[HN Gopher] Small Strings in Rust: smolstr vs. smartstring
___________________________________________________________________
Small Strings in Rust: smolstr vs. smartstring
Author : airstrike
Score : 116 points
Date : 2024-08-24 14:58 UTC (8 hours ago)
(HTM) web link (fasterthanli.me)
(TXT) w3m dump (fasterthanli.me)
| masklinn wrote:
| [2020]. I wouldn't be surprised if the field had changed a fair
| bit since.
| brigadier132 wrote:
| Ok, I dived into the rabbit hole a bit and found this:
|
| https://github.com/rosetta-rs/string-rosetta-rs?tab=readme-o...
|
| Click the charts for actually readable data.
|
| From a quick scan, it seems like hipstr is the current fastest
| string implementation and is actively maintained.
| IshKebab wrote:
| And has the best name!
| skavi wrote:
| Those benchmarks aren't great.
|
| A real world-ish workload made generic over all these types
| would provide much more interesting results.
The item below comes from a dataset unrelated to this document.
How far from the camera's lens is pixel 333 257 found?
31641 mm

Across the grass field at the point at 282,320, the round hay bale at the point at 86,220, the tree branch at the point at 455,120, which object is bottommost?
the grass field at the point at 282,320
Especially if
| heap usage was also tracked.
| dathinab wrote:
| the author has some recommendations, to quote formatting):
|
| > Suggestions:
|
| >
|
| > Generally, String
|
| > If you deal mostly with string literals but want some
| flexibility (like clap), generally you'll want Cow<'static,
| str>
|
| > If a profiler says your strings are a problem:
|
| > Try different crates and settings for that crate out with
| a profiler
|
| > O(1) clones are important when doing a lot of clones.
|
| > For one-off allocations, they are slower.
|
| > For short-lived programs, look into string interning
|
| i.e. author thinks you should profile with your own use
| case
|
| EDIT: Not sure why HN removes indention between a leading >
| and the start of the text, makes quoting unnecessary hard
| epage wrote:
| Real world benchmarks also wouldn't be great because they
| would be showing how well it works in someone else's
| program, rather than yours.
|
| This at least gives you an idea of what the relative cost
| of different operations are so you can consider what are
| frequent operations in your program and then benchmark a
| couple from there, rather than everything.
| epage wrote:
| Also, smol_str was removed from the comparison because
| matklad, the author of smol_str, suggests ecow
|
| > I'd rather say the opposite: users of those crates should
| switch to ecow. It is exactly what smol_str would have been,
| if it were a proper crate with a stable API, rather than an
| implementation detail of rust-analyzer. > > It's a drop-in
| replacement for String, with O(1) clone and SSO, and I
| believe this is all you need. Other crates either have
| needlessly restricted API (no mutation), questionable
| implementation choices, or a bunch of ad hoc traits in the
| API.
|
| https://www.reddit.com/r/rust/comments/117ksvr/ecow_compact_.
| ..
| abhorrence wrote:
| Sadly it seems like some of the images have broken since it was
| originally posted. :(
| 01HNNWZ0MV43FF wrote:
| This capture looks a little better. Even the CSS looks off on
| the live site. Maybe someone should ping him? I think he's on
| Mastodon
| https://web.archive.org/web/20201002084042/https://fastertha...
| cute_boi wrote:
| Actually previous design was better to my eyes.
| pronoiac wrote:
| I emailed him.
| fasterthanlime wrote:
| Thanks for the heads up!
|
| I fixed the SVG graphs and made a couple layout updates based
| on the feedback here and some earlier feedback from my
| subreddit, see the before-after here.[1]
|
| I've been mostly focused on function lately, the redesign is,
| let's say, a work in progress.
|
| (Oh also, I use they/them pronouns these days [2])
|
| [1] https://imgur.com/a/before-after-2024-08-24-PAmeHFX [2]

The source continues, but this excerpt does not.